Freilich hatten die ersten deutschen Ansiedler kein beneidenswerthes, oft sogar ein bedauerliches Loos. Ohne recht zu wissen, was sie in der neugesuchten Heimath thun sollten, aus ihren bürgerlichen Verhältnissen heraus und in das fremdartige Leben eines beinahe noch ganz wüsten Landes geschleudert, auf dem sie damals nicht nur alle und jede Bequemlichkeiten, sondern auch manche dringende Bedürfnisse zu entbehren, ja sogar noch mancherlei Kämpfe mit den Eingebornen zu bestehen hatten, war ihre Lage wirklich eine trübe, deren Hülflosigkeit bei Vielen wesentlich noch dadurch erhöht war, daß sie der englischen Sprache fast gar nicht mächtig waren und keinerlei Geldmittel in den Händen hatten, um sich mit Vortheil eine eigene Existenz gründen zu können. Da waren es, wie auch in Amerika, die Urbarmachung von Ländereien sowie der Betrieb des Acker- und Gartenbaues im Kleinen, zu denen sie die Zuflucht nehmen mußten, um mit ihren so geringen pecuniären Mitteln Dasjenige zu erzeugen, was ihnen die nöthigsten Bedürfnisse des Lebens bot und eine allmälige Gelegenheit des Emporkommens dem bemittelten Engländer gegenüber in Aussicht stellte.

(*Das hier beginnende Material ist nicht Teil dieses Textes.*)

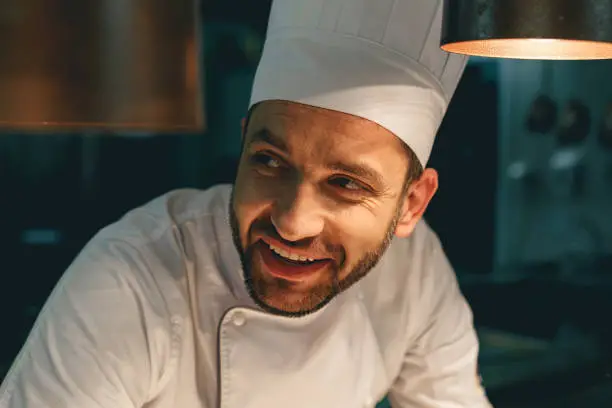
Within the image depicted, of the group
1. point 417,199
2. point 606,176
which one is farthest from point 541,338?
point 417,199

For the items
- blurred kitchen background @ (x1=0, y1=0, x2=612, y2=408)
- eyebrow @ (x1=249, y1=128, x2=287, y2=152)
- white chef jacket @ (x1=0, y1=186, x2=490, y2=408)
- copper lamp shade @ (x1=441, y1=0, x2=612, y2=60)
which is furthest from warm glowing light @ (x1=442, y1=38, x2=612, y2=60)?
blurred kitchen background @ (x1=0, y1=0, x2=612, y2=408)

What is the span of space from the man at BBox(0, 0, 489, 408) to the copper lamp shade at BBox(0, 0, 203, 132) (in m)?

Und unter diesen beschränkten und einfachen Verhältnissen erbauten sie doch nach und nach kleine Städte und Dörfer, die sie mit deutschen Namen, bisweilen mit denen ihrer verlassenen Heimath, belegten und schufen aus Wäldern, wüsten Stätten die üppigsten Aecker und blühendsten Fluren. Unwillkürlich bewunderten die Engländer den enormen Fleiß und die rastlose Thätigkeit ihrer deutschen Mitcolonisten und fühlten recht wohl – eingedenk dessen, daß der riesige Aufschwung der nordamerikanischen Staaten den wesentlichsten Hebel in der Verbindung deutscher und englischer Kräfte gefunden, – daß auch in Australien nur durch Hülfe der Deutschen und nur ein vereintes Wirken beider Nationen zu einem allseitigen und baldigen Gedeihen der Colonien führen konnte.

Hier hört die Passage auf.